Exercise requirements:
List each line in the material below that contains the word "walkway".

Data rows:
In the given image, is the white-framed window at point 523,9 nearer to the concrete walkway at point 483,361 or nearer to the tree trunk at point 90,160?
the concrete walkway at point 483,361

* * *

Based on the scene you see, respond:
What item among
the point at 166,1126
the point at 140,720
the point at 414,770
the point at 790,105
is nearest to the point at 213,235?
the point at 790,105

Result below:
In the given image, is the white-framed window at point 523,9 nearer to the concrete walkway at point 483,361 or nearer to the tree trunk at point 90,160?
the concrete walkway at point 483,361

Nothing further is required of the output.